Flight Engineering: Building a Channel Ecosystem

Wednesday June 21, 2017 | Posted at 10:40 am | By Paul Dicken
June 21, 2017 @ 10:40 am

Welcome to our first instalment of the Flight Engineering series on the Volo blog. We’ll be exploring the technical innovations and solutions Volo uses to create a powerful multichannel management platform, with lead Solution Architect Alaric Snell-Pym.

Integrating with sales channels is an essential part of what Volo does. We interface with eBay, Amazon, Walmart and others, sending listings to them and then processing orders that come back.

Our customers want to list their products on multiple channels. So, we provide one central inventory, one order-processing system, and then interface all the channels into it.

The goal is to reduce the effort required to use each channel, so our customers can sell on more of them and reach more markets. We’re always trying to make selling online as easy as buying online, and that means making adoption of new channels simple.

To do this, we need to make our software, Volo Origin, use the seller API of each channel to communicate with it.


The Journey

In the early history of the product, we just supported eBay; when we added support for Amazon, it was hard-coded into the core of the product in the same way. But as it slowly became clear that the future held a wide range of channels, we knew we had to re-think that approach.

Adding channels to the product was complicating the codebase; a single software product with more and more features being added to it becomes harder to develop and test. We couldn’t just keep adding more channels to it!

The solution is to break the system down into modules, with simple interfaces between the modules. This means that developers working on a module need only understand the interfaces that module uses, rather than the inner workings of the modules providing those interfaces, or any other parts of the system.

Want to learn more about modular software architecture? Here’s a more detailed explanation.

Speaking the Same Language

In our case, we clearly needed to provide a standard interface between the core of the system and each channel, in effect letting them talk a common language. The system can maintain a list of channels for each customer, and use that common language with each one to list products and process orders in a channel-agnostic manner. These “channel plugins” talk to the core with our common channel interface, and are responsible for translating it to each channel’s native API.

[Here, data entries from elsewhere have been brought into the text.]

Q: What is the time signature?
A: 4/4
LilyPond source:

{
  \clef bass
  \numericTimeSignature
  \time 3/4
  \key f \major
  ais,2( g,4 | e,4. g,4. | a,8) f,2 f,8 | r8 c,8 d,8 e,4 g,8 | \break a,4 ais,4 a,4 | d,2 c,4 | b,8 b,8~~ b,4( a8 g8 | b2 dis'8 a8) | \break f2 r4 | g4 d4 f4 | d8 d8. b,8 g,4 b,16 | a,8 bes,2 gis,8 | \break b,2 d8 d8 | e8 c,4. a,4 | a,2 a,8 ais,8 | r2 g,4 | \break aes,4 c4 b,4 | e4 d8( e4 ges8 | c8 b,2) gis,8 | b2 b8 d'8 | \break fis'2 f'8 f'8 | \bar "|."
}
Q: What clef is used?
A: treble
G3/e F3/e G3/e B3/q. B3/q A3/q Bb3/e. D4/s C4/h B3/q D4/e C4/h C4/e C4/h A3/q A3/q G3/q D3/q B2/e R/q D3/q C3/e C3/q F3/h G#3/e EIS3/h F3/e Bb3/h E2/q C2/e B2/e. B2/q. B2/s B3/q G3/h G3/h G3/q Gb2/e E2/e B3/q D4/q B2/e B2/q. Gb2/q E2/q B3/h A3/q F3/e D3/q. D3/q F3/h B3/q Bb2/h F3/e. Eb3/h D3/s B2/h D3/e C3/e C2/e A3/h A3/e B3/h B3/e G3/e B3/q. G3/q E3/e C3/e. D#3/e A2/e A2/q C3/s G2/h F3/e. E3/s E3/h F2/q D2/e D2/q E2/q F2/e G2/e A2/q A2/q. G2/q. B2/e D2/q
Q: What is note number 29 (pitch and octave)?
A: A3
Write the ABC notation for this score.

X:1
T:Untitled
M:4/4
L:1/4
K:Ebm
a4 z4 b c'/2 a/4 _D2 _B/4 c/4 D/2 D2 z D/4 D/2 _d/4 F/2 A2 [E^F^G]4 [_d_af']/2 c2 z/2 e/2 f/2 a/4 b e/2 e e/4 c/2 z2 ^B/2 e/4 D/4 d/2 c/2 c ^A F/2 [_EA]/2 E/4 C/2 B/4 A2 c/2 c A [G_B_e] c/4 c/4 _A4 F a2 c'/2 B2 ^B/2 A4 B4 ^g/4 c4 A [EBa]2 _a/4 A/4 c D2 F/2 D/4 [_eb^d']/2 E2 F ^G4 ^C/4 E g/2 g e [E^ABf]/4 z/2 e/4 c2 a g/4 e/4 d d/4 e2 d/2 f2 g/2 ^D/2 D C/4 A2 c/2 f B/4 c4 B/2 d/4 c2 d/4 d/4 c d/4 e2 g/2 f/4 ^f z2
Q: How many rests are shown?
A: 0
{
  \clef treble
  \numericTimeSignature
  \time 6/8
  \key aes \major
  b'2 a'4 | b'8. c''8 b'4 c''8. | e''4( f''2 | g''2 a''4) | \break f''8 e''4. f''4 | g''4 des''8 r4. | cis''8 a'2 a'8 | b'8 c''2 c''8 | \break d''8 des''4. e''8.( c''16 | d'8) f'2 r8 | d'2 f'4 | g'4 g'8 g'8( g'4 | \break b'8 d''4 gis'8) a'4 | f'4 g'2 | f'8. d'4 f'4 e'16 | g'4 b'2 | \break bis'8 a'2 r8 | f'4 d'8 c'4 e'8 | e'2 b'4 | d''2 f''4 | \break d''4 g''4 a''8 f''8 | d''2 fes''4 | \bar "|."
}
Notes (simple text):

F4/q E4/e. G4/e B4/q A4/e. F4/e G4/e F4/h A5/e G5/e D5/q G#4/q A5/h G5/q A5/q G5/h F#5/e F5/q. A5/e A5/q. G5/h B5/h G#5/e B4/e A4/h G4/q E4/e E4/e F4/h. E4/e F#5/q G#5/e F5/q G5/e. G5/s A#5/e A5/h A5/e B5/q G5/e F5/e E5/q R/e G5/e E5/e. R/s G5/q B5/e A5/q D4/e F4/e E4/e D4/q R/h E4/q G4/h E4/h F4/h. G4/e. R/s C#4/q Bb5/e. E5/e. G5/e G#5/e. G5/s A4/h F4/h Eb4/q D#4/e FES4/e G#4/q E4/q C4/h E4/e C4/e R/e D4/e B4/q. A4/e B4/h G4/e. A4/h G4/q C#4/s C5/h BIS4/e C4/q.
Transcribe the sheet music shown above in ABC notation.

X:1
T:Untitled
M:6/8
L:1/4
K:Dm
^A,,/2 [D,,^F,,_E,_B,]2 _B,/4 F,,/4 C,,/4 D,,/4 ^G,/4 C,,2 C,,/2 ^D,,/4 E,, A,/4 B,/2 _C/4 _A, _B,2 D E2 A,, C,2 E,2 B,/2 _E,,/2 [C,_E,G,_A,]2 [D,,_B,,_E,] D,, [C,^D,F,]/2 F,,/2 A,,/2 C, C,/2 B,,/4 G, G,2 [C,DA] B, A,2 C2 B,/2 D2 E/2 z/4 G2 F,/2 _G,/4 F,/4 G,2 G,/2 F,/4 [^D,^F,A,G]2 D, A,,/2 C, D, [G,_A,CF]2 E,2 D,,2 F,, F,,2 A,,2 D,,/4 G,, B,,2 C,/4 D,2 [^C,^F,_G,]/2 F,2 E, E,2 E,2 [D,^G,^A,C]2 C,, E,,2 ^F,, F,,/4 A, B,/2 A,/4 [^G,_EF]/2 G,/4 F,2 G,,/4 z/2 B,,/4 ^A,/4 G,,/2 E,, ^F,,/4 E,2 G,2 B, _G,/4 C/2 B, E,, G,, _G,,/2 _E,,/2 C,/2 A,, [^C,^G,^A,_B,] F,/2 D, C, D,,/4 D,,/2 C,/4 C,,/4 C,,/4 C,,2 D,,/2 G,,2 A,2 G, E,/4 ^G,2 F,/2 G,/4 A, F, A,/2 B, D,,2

We want to be able to update the channel plugins, and add new ones, without needing to do a whole release of our core product. So rather than making the channel plugins as Java classes deployed into the core, we’ve gone one step further: they are separate processes, and the common channel interface is a REST API that the plugin implements.

To add channels to a customer’s account, we can just provide the URL of the plugin and the customer’s API keys. This means we can let customers write their own plugins if they need to interface with bespoke sales channels such as their own ecommerce platforms, and let third parties write and sell their own Volo Origin channel integrations. We could even see ecommerce providers such as Magento provide their own Volo Origin integration module in future. 

Working in this way makes it easier for us to add new features to the API. A channel that doesn’t support the new features will return an error if we attempt to use them, because it doesn’t understand the API call corresponding to the feature.

This means our platform can identify features that some channels don’t provide and not offer that feature to users, while still offering the features that the channel does provide.

Staying Feature-rich

Using a common channel plugin API is a simple principle, but the details are complex. How do we define the common API so that it can express the widely varying capabilities of different channels?

It’s easy to support lots of channels by only by providing a lowest common denominator feature set – basic listings, without variations or promotions, limited support for cancellations and refunds, and often without optional or category-specific product attributes. 

However, our customers tend to come to us already selling on one or more channels. That means we must support all the features channels might have to offer in the channel plugin API.

In future posts, we will explore how we’re approaching that problem and building an API that’s easy to implement for simple channels, while still providing rich functionality to advance channels.